Your assignment: Look below for the line that contains "2023-04-15T23:41:25, 3-frame burst.", then copy it and each following line exactly, through and including the line that contains "common name: baboon".

(Collected data)

◇ ◇ ◇ ◇ ◇ ◇ ◇

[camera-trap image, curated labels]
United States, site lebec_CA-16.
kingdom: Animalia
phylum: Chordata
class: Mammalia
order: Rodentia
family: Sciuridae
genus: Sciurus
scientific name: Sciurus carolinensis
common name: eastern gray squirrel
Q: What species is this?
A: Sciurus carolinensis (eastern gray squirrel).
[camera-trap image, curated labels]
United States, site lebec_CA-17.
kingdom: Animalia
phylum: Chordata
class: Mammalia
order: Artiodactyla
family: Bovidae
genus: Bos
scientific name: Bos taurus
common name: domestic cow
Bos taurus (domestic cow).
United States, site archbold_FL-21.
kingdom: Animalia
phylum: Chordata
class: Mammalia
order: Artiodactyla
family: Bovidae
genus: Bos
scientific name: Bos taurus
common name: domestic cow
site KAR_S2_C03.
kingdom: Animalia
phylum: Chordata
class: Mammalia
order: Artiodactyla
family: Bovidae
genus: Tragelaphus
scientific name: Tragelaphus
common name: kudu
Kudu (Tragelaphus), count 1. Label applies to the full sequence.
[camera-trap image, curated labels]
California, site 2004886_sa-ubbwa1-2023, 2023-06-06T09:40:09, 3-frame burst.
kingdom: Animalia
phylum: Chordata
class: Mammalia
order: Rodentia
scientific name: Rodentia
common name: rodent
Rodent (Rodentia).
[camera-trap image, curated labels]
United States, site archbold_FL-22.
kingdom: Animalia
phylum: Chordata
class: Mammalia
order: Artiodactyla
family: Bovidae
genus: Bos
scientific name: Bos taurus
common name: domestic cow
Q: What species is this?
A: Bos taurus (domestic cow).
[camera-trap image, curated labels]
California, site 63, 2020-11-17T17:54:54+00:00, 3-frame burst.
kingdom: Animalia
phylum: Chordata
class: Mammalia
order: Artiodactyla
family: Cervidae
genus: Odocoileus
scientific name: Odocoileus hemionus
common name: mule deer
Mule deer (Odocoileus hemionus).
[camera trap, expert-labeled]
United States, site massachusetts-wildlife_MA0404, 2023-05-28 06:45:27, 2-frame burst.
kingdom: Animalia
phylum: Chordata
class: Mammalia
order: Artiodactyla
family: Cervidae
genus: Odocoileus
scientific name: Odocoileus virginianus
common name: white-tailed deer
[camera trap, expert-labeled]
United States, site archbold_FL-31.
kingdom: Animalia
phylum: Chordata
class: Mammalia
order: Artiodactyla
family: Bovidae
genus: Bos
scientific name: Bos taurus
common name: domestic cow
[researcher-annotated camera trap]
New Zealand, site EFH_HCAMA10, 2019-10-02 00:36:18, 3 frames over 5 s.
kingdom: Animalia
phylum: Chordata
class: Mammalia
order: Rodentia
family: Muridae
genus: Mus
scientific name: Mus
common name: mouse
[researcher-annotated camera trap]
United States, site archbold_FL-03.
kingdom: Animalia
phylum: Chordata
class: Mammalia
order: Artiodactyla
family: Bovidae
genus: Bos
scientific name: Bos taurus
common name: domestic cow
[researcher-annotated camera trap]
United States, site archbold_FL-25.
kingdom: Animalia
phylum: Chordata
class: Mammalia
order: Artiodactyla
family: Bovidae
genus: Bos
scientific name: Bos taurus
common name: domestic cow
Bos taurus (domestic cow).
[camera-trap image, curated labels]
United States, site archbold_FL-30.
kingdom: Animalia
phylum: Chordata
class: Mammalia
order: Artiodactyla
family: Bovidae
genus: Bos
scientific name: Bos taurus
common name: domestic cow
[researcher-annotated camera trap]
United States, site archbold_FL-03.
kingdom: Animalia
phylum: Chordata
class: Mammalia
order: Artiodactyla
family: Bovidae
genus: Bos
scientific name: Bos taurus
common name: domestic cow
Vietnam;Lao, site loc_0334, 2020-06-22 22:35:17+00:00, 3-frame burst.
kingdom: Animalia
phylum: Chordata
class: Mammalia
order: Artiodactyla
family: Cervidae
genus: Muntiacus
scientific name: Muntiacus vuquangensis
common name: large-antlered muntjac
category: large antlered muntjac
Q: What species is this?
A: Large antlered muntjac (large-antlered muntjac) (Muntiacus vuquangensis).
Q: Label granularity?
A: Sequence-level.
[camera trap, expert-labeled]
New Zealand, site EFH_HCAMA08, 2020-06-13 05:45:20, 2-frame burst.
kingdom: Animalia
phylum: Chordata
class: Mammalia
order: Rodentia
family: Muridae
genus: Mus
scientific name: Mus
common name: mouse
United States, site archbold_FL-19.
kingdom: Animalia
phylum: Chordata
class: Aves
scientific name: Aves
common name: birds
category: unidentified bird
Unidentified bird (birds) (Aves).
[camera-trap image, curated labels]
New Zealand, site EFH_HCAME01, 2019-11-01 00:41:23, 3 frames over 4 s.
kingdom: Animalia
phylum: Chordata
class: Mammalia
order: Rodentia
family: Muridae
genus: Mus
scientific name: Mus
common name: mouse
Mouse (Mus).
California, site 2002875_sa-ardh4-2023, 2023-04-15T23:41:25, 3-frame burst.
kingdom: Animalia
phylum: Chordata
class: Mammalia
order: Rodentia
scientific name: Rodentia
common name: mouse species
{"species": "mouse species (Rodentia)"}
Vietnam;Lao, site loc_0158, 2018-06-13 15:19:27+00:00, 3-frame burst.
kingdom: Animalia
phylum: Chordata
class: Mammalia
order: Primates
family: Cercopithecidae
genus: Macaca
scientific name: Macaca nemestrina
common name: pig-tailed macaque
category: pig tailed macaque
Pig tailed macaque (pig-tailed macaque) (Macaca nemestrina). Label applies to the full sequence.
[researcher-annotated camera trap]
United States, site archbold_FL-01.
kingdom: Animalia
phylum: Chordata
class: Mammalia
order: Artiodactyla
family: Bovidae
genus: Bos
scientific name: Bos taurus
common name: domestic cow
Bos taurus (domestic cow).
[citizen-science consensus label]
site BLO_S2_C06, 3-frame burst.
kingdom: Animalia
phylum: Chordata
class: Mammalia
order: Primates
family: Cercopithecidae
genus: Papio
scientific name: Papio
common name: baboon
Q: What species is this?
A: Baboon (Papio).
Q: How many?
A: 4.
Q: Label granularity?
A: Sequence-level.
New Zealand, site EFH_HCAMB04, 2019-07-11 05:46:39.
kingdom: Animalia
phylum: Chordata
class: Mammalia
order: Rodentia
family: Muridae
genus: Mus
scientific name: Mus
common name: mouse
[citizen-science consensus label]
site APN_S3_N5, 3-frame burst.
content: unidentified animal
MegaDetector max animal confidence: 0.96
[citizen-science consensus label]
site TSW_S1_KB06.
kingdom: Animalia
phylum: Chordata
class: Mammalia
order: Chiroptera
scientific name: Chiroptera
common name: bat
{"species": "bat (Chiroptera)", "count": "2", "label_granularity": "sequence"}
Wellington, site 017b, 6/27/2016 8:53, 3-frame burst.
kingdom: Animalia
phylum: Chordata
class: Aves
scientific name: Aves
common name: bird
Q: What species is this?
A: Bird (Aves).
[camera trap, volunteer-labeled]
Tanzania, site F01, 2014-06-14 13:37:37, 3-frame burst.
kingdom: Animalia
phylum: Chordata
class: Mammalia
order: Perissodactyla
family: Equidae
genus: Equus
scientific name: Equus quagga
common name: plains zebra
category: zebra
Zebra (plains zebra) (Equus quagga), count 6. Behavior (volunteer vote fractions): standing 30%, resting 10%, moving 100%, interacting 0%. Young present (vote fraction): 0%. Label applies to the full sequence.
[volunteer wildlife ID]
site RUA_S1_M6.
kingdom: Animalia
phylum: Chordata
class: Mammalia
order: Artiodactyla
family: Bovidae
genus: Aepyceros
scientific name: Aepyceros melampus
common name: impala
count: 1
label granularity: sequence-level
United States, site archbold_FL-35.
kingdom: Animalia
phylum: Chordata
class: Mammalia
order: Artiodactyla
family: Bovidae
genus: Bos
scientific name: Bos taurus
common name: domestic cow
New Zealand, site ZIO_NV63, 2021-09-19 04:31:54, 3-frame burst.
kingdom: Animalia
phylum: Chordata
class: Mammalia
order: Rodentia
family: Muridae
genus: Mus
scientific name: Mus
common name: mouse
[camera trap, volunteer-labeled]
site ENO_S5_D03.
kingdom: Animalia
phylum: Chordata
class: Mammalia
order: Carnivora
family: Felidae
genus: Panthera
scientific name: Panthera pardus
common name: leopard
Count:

◇ ◇ ◇ ◇ ◇ ◇ ◇

Output for this task:
California, site 2002875_sa-ardh4-2023, 2023-04-15T23:41:25, 3-frame burst.
kingdom: Animalia
phylum: Chordata
class: Mammalia
order: Rodentia
scientific name: Rodentia
common name: mouse species
{"species": "mouse species (Rodentia)"}
Vietnam;Lao, site loc_0158, 2018-06-13 15:19:27+00:00, 3-frame burst.
kingdom: Animalia
phylum: Chordata
class: Mammalia
order: Primates
family: Cercopithecidae
genus: Macaca
scientific name: Macaca nemestrina
common name: pig-tailed macaque
category: pig tailed macaque
Pig tailed macaque (pig-tailed macaque) (Macaca nemestrina). Label applies to the full sequence.
[researcher-annotated camera trap]
United States, site archbold_FL-01.
kingdom: Animalia
phylum: Chordata
class: Mammalia
order: Artiodactyla
family: Bovidae
genus: Bos
scientific name: Bos taurus
common name: domestic cow
Bos taurus (domestic cow).
[citizen-science consensus label]
site BLO_S2_C06, 3-frame burst.
kingdom: Animalia
phylum: Chordata
class: Mammalia
order: Primates
family: Cercopithecidae
genus: Papio
scientific name: Papio
common name: baboon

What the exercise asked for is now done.